Of course, there were those highs. What is perhaps most interesting about Ichinojo’s best bashos is that they had slightly different styles of sumo. In his debut basho, he collected 13 wins by keeping his opponent in front of him and using his size to reposition his rivals. In his 14-1 Jun-Yusho for Haru 20219, he relied on throws. More accurately, he’d stand up his opposite number, then unleash a throwing maneuver. Usually, this ended up in Ichinojo simply swatting aside someone else because he put so much force behind a throw. He mostly won by hatakikomi, but it was a heavy duty, close-in slap-down.


In July 2022, Ichinojo managed to keep his opponents in front of him and do what he wanted with them. Not incidentally, Ichinojo was out of the previous basho because of a COVID diagnosis in his stable. He looked more spry and less sluggish. He also had the ability to deal with surprises in a way he usually can’t. Somehow, he beat Abi by an okuridashi, or rear push out. That only happens with a ton of movement around the dohyo, a scenario which would always seem to favor the ever-dancing Abi. Yet Ichinojo kept Abi in front of him and let him beat himself.


Maybe he can keep it going at Aki. Being able to keep the other guy at bay and let him screw up first is slightly less stress on the body than leaning on him. But Ichinojo is built in a way that will always put stress on his body.
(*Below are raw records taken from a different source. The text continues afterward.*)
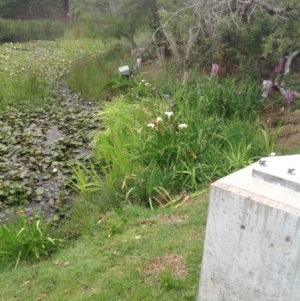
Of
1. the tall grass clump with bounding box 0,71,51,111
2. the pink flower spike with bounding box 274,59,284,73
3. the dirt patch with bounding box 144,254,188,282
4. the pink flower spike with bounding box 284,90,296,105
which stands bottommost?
the tall grass clump with bounding box 0,71,51,111

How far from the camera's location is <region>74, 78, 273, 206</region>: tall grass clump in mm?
4633

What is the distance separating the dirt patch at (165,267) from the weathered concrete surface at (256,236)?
716 mm

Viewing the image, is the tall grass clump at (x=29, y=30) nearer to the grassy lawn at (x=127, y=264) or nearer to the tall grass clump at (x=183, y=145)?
the tall grass clump at (x=183, y=145)

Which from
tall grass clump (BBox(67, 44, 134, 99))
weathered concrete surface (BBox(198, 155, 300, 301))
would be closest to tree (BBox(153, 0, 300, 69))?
tall grass clump (BBox(67, 44, 134, 99))

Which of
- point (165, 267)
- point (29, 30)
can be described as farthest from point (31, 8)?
point (165, 267)

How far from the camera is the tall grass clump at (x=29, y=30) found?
782 inches

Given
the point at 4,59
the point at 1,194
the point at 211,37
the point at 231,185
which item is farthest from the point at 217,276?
the point at 4,59

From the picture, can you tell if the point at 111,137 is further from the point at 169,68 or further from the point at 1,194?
the point at 169,68

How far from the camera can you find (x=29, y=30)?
2161 cm

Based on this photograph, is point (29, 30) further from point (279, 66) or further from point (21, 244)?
point (21, 244)

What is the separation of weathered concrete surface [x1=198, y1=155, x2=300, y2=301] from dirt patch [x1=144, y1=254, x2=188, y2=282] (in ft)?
2.35

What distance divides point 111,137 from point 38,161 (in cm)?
103

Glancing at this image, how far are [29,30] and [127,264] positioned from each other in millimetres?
20430

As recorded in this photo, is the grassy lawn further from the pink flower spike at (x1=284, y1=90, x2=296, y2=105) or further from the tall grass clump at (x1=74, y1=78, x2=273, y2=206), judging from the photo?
the pink flower spike at (x1=284, y1=90, x2=296, y2=105)
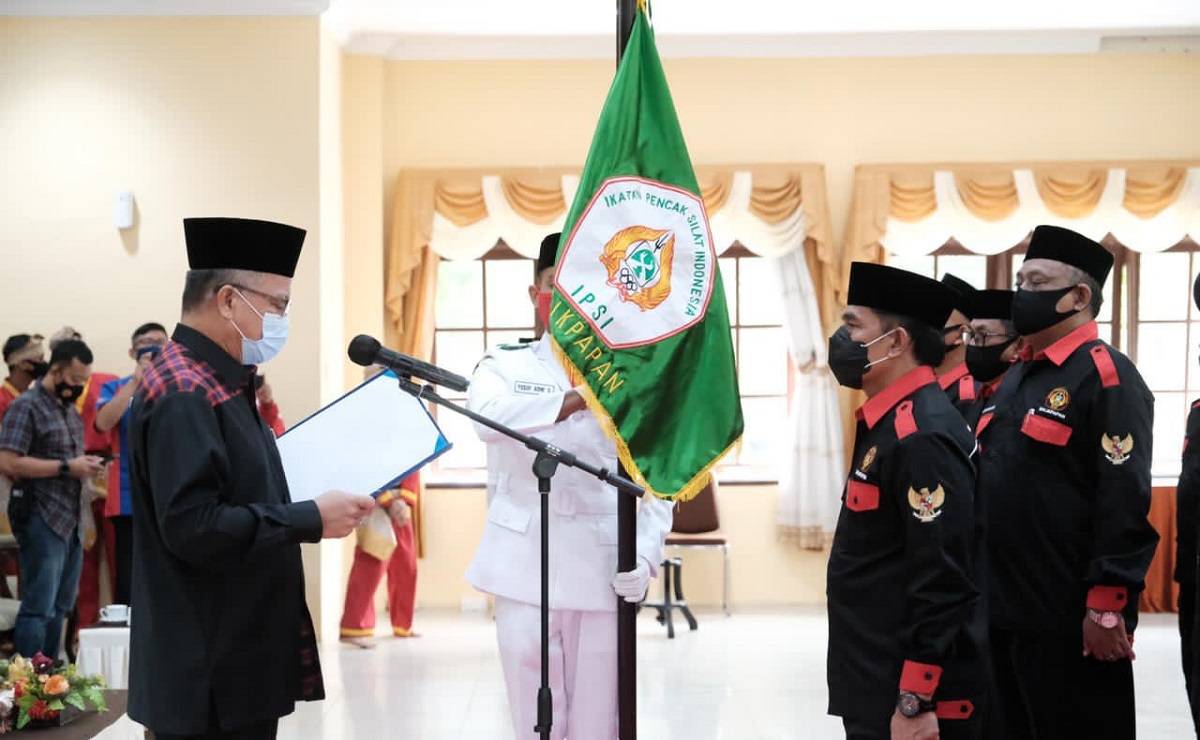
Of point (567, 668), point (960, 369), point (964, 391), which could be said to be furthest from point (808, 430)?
point (567, 668)

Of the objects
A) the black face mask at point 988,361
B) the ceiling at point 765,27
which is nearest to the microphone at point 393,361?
the black face mask at point 988,361

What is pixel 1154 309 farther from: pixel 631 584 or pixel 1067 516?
pixel 631 584

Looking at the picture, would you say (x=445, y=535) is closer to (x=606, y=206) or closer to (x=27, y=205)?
(x=27, y=205)

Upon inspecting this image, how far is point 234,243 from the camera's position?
88.0 inches

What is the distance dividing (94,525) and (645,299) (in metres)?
4.39

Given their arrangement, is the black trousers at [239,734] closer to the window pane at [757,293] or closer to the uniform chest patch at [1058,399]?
the uniform chest patch at [1058,399]

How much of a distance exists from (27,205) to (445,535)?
311 cm

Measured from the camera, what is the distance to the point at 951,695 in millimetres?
2357

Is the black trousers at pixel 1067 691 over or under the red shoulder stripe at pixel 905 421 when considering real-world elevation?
under

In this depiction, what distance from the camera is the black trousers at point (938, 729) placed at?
7.80 ft

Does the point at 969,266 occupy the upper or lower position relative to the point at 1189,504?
upper

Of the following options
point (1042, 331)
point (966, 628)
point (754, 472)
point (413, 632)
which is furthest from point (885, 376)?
point (754, 472)

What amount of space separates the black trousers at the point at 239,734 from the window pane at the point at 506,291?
5867 millimetres

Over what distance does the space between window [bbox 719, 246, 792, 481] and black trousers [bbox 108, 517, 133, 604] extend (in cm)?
373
He also has never been able to sustain success because he can rarely sustain his peak athleticism. Some of his inability to maintain his highest level is that he needs everything to be perfect, and that isn’t how life works.


Ichinojo’s track record suggests he’ll be back at 8-7 or 9-6. The recent version of Ichinojo has become a fun fan favorite. The image of Ichinojo posing with the Poke-flute after his yusho as a tie-in with the Pokemon sponsorship of sumo played into this. He was already nicknamed “Snorlax” by some online, referencing the big, round, sleeping Pokemon character. His gentle giant persona is more kids anime than Godzilla movie, but it’s entertaining nonetheless.


Likely, the yusho will be the career highlight for the big Mongolian. We should never forget that’s a pretty good high point. His main career path has also been better than most, competing against the Ozeki and Yokozuna and holding his own. If he never threatens a yusho again, he’ll be a welcome part of sumo until he retires.